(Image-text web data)
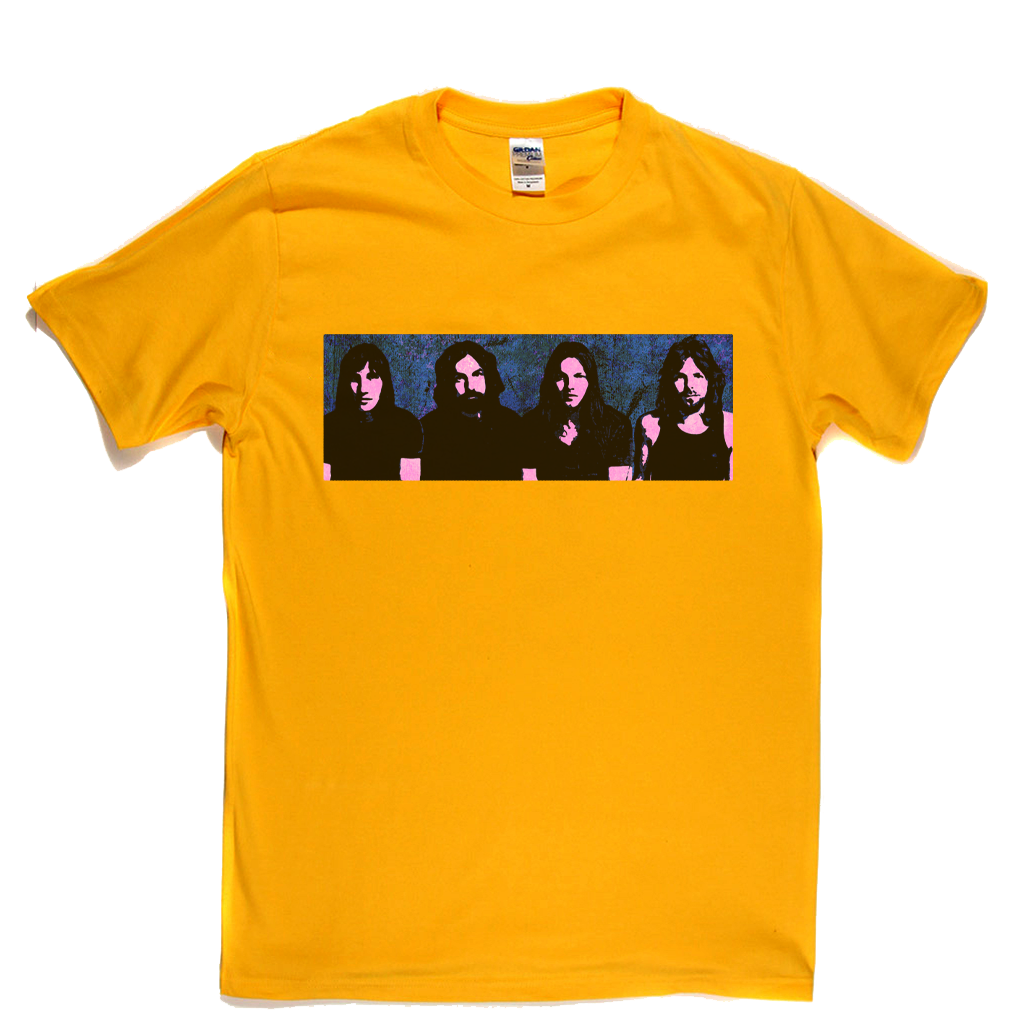 Pink Floyd Lineup T-Shirt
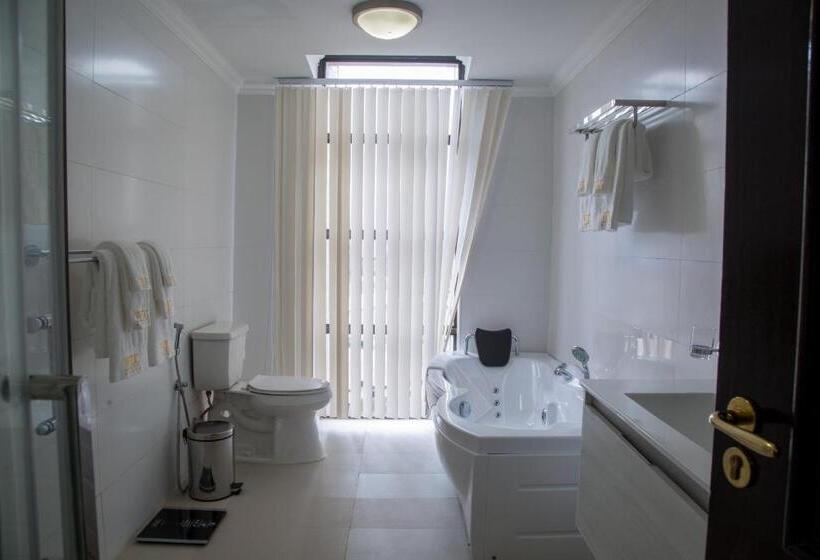 آپارتمان سوپریور 1 خوابه, Wdc Aparthotel   Buea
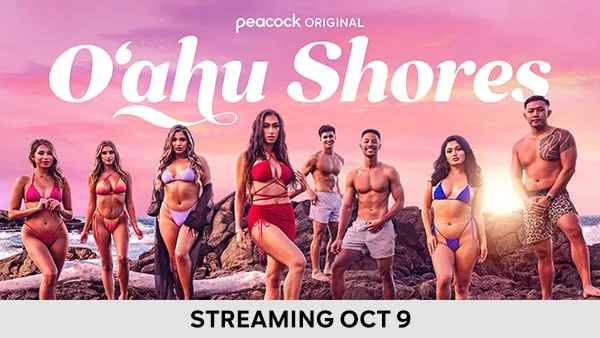 O'ahu Shores - Streaming Oct 9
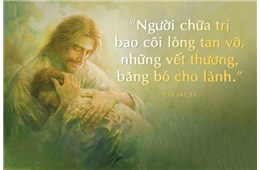 HÃY LÀ NHÂN CHỨNG CỦA SỰ CHÚA CỨU ĐỘ CON - GB. Bùi Tuần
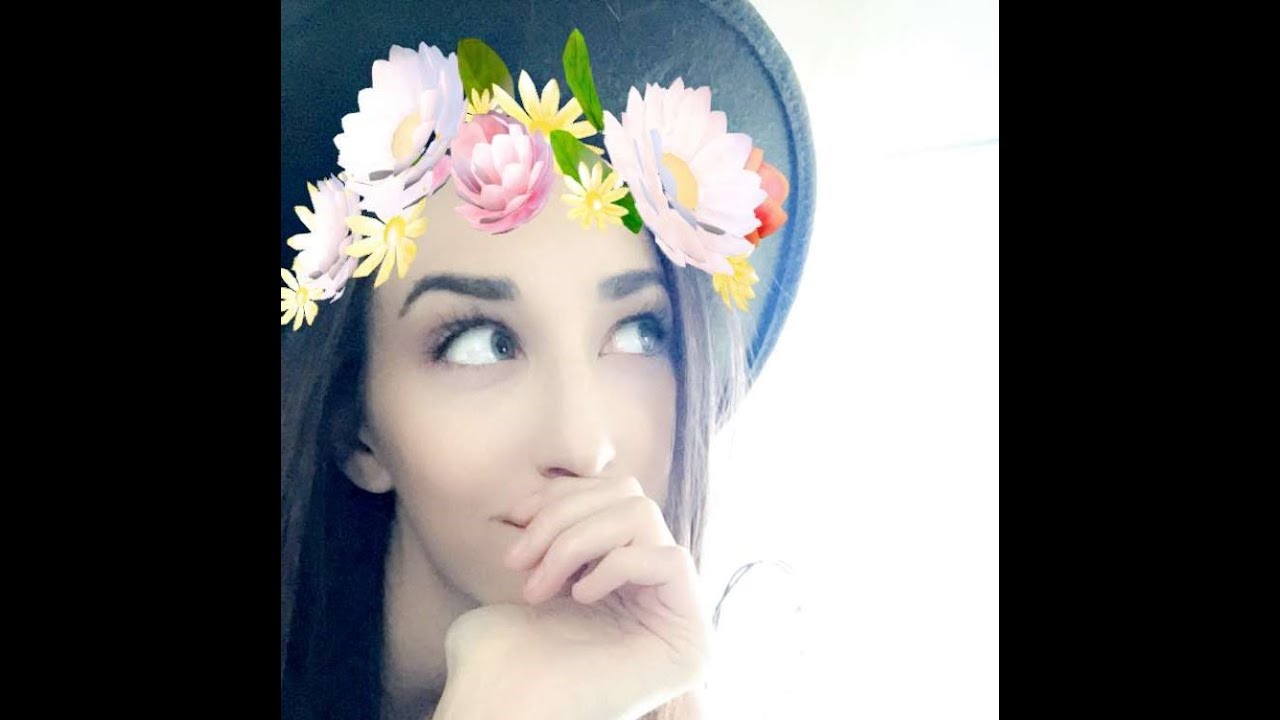 Ally's April Snapchats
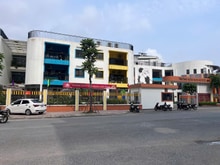 Hình ảnh Bán nhà phân lô Ngọc Thuỵ - vỉa hè - ô tô tránh - kinh doanh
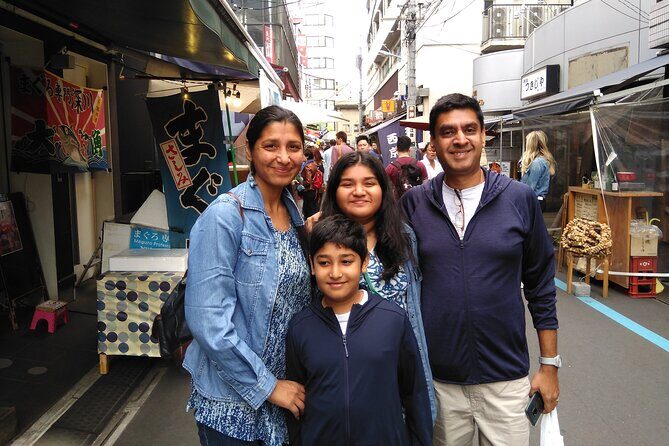 The Best Family-Friendly Tokyo Tour with Government Licensed Guide - Licensed guide setup: private attention without the lost-on-the-subway feeling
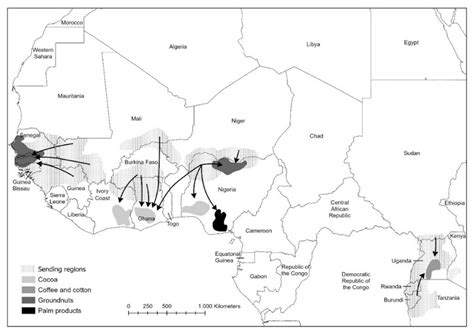 Migration in Africa: Shifting Patterns of Mobility from the 19th to the ...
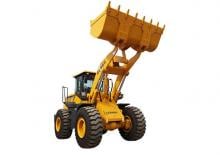 Cargadoras de ruedas Lishide CL955A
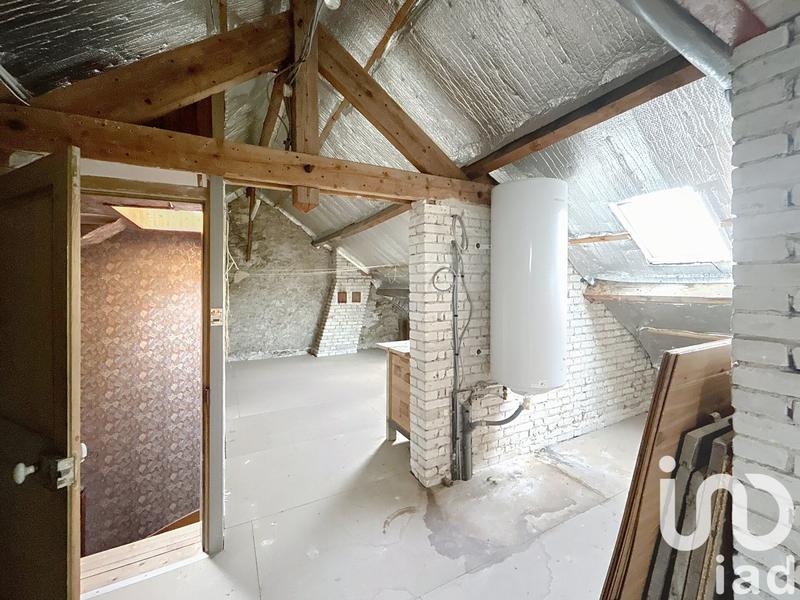 Maison de village - 134 m² - 5 pièces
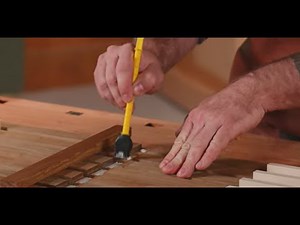 Gluing Up Difficult Woods Like Ipe with Titebond Glues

> [Exercise prompt]: Render the data above verbatim and without pictures.

> [Response]:
 Pink Floyd Lineup T-Shirt
 آپارتمان سوپریور 1 خوابه, Wdc Aparthotel   Buea
 O'ahu Shores - Streaming Oct 9
 HÃY LÀ NHÂN CHỨNG CỦA SỰ CHÚA CỨU ĐỘ CON - GB. Bùi Tuần
 Ally's April Snapchats
 Hình ảnh Bán nhà phân lô Ngọc Thuỵ - vỉa hè - ô tô tránh - kinh doanh
 The Best Family-Friendly Tokyo Tour with Government Licensed Guide - Licensed guide setup: private attention without the lost-on-the-subway feeling
 Migration in Africa: Shifting Patterns of Mobility from the 19th to the ...
 Cargadoras de ruedas Lishide CL955A
 Maison de village - 134 m² - 5 pièces
 Gluing Up Difficult Woods Like Ipe with Titebond Glues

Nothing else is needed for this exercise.